An interplay between voltage-gated sodium channels (VGSC) and CaV1 has also been suggested to shape the T cell Ca2+ signal. In excitable cells such as muscle and neurons, membrane depolarization by VGSC leads to an increase in cytosolic Ca2+ through the activation of CaV channels (Dravid et al., 2004; Fekete et al., 2009; Catterall, 2010). A recent study in T cells has determined an essential role for a VGSC in positive selection (Lo et al., 2012). Pharmacological inhibition and shRNA-mediated knockdown was used to demonstrate that the VGSC composed of a pore-forming SCN5a and a regulatory SCN5b subunit is necessary for Ca2+ influx during positive selection of CD4+ T cells. It is proposed that this SCN5a-SCN5b channel is expressed in double positive T cells in order to convert a weak positive selection signal into a sustained Ca2+ flux necessary for positive selection to take place. However, once in the periphery, T cells no longer express the channel to eliminate the possibility of autoimmunity (Lo et al., 2012). ORAI1 and STIM1 do not seem to contribute to thymic development of conventional TCRαβ T cells (Oh-Hora et al., 2013); therefore, it is an interesting idea that VGSC activation by kinases downstream of the TCR (Rook et al., 2012) can induce Ca2+ signaling by CaV1 in developing T cells. Further studies are required to formally demonstrate a functional link between CaV1 and VGSC channels in lymphocytes.

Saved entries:
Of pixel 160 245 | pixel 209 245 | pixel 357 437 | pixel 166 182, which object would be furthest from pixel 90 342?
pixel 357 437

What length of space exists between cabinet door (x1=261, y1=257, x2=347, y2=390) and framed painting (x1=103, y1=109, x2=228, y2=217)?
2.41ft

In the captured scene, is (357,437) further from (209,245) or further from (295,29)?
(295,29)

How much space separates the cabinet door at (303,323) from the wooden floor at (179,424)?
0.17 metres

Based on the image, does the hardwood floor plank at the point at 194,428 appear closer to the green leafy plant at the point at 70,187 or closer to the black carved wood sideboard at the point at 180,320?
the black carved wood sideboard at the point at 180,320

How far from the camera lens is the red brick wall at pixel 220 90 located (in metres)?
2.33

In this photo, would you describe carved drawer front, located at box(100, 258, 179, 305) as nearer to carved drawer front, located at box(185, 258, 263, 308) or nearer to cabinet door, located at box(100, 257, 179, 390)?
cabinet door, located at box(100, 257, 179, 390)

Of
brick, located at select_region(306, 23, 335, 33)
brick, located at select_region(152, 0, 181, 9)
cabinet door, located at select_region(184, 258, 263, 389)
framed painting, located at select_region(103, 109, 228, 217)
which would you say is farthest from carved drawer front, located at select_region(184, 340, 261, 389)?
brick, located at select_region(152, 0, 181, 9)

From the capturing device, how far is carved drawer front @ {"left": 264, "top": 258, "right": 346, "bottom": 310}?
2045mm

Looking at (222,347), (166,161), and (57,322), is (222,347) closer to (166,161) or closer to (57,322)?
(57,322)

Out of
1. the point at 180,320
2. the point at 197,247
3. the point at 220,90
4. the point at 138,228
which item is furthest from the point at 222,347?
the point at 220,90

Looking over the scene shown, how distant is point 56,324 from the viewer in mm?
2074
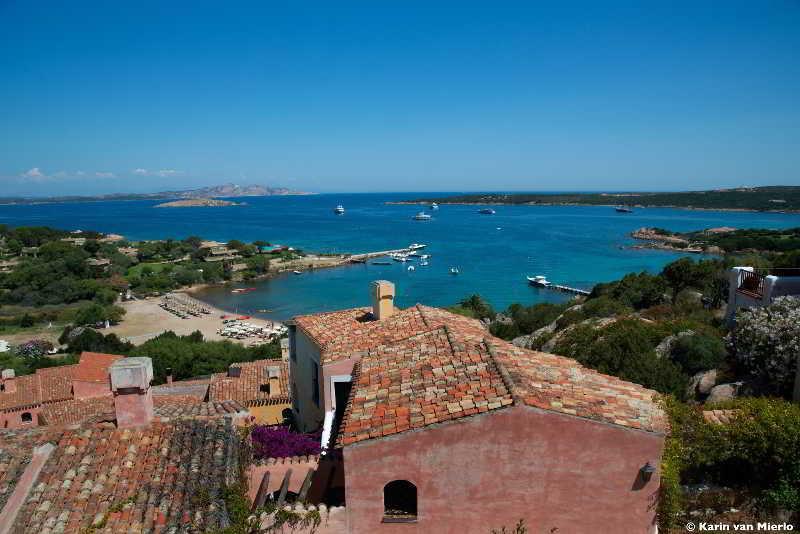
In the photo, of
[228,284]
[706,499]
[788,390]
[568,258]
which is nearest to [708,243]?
[568,258]

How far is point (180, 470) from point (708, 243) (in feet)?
322

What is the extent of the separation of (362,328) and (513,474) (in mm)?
6457

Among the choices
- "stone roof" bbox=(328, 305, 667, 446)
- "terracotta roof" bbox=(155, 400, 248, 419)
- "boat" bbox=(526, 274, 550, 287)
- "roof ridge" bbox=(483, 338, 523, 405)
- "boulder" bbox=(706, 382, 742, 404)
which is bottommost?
"boat" bbox=(526, 274, 550, 287)

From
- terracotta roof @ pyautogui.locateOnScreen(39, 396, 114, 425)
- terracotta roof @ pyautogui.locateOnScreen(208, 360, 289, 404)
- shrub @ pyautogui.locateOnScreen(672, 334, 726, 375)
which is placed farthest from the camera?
terracotta roof @ pyautogui.locateOnScreen(208, 360, 289, 404)

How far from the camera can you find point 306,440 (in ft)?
32.0

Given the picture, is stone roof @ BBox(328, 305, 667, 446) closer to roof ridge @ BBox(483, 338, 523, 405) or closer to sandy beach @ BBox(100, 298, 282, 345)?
roof ridge @ BBox(483, 338, 523, 405)

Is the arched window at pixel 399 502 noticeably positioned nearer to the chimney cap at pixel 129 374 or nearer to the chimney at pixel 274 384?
the chimney cap at pixel 129 374

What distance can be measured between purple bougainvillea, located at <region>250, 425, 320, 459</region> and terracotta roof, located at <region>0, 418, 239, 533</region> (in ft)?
5.40

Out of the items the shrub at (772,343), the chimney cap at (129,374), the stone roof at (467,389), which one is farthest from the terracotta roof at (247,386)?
the shrub at (772,343)

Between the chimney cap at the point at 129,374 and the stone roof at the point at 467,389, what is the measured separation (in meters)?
3.04

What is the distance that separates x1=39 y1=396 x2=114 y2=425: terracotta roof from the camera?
15.3 meters

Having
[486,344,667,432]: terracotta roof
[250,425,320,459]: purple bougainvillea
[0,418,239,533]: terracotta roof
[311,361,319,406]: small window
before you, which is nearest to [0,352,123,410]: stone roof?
[311,361,319,406]: small window

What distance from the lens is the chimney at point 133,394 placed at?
7.20 meters

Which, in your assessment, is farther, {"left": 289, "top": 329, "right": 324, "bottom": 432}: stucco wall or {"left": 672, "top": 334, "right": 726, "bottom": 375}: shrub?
{"left": 672, "top": 334, "right": 726, "bottom": 375}: shrub
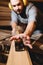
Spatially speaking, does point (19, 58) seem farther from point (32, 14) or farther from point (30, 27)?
point (32, 14)

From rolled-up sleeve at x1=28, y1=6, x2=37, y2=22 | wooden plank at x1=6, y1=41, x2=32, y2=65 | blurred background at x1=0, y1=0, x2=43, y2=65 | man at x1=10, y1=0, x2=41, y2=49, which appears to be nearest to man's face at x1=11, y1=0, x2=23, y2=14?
man at x1=10, y1=0, x2=41, y2=49

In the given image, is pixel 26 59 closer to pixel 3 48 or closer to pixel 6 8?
pixel 3 48

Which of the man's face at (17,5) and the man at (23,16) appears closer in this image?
the man at (23,16)

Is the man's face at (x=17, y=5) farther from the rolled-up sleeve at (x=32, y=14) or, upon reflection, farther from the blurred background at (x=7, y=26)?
the blurred background at (x=7, y=26)

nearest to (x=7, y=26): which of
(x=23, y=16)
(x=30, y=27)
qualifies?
(x=23, y=16)

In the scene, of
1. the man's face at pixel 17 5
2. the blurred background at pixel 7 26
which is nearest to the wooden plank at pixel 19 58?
the blurred background at pixel 7 26

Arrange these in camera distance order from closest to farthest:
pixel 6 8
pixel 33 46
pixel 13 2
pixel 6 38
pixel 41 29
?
pixel 33 46, pixel 6 38, pixel 13 2, pixel 41 29, pixel 6 8

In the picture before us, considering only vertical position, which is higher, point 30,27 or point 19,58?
point 30,27

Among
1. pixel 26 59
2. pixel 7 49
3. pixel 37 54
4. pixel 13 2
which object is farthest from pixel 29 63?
pixel 13 2

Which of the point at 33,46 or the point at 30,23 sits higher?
the point at 30,23

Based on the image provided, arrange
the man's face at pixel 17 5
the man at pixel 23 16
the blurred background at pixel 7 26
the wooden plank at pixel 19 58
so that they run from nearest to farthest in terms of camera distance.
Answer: the wooden plank at pixel 19 58, the blurred background at pixel 7 26, the man at pixel 23 16, the man's face at pixel 17 5

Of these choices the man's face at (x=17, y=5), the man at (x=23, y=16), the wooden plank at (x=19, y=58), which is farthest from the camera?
the man's face at (x=17, y=5)

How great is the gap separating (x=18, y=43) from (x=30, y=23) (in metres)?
0.35

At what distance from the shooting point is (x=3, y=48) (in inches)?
79.4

• [Check your understanding]
1. Answer these questions about the passage on sodium channels in T cells:
(a) Which two subunits make up the sodium channel needed for Ca2+ influx during positive selection of CD4+ T cells?
(b) Why do T cells stop expressing this channel once in the periphery?
(c) Which two proteins do not seem to contribute to thymic development of conventional TCRαβ T cells?
2. Write what comes next in the passage on sodium channels in T cells, starting after its last sentence.

• [Answers to the exercises]
1.
(a) A pore-forming SCN5a subunit and a regulatory SCN5b subunit.
(b) To eliminate the possibility of autoimmunity.
(c) ORAI1 and STIM1.

2.
Recently, an interesting reciprocal relationship between CaV1.2 and ORAI1 has been described (Park et al., 2010; Wang et al., 2010). After Ca2+ store depletion in the ER, STIM1 oligomers form at ER-plasma membrane junctions allowing the STIM1 CRAC-activating domain (CAD) to interact with the C-terminus of ORAI1 and CaV1.2 channels. ORAI1 channels are activated by STIM1 and subsequently open causing sustained Ca2+ influx from the extracellular space. Conversely, STIM1 inhibits Ca2+ influx through CaV1.2 and promotes its internalization, further shutting down the activity of the channel (Park et al., 2010; Wang et al., 2010). It is interesting to speculate that strong TCR signaling through engagement by a foreign peptide-MHC may trigger this activation of ORAI1 and inhibition of CaV1 channels (Figure 1). However, low-level TCR signaling through interactions with self-antigens (i.e., self-peptides/self-MHC molecules) may not induce STIM1 to localize to the plasma membrane thereby activating CaV and co-ordinately inhibiting ORAI1. This results in CaV1-mediated Ca2+ influx from outside the cell, filling of depleted intracellular stores, and induction of a signaling cascade to activate a pro-survival program within the naïve T cell. The activation and inhibition of CaV1 channels through STIM1 or other TCR-mediated events is an intriguing concept and will likely be the focus of many new studies.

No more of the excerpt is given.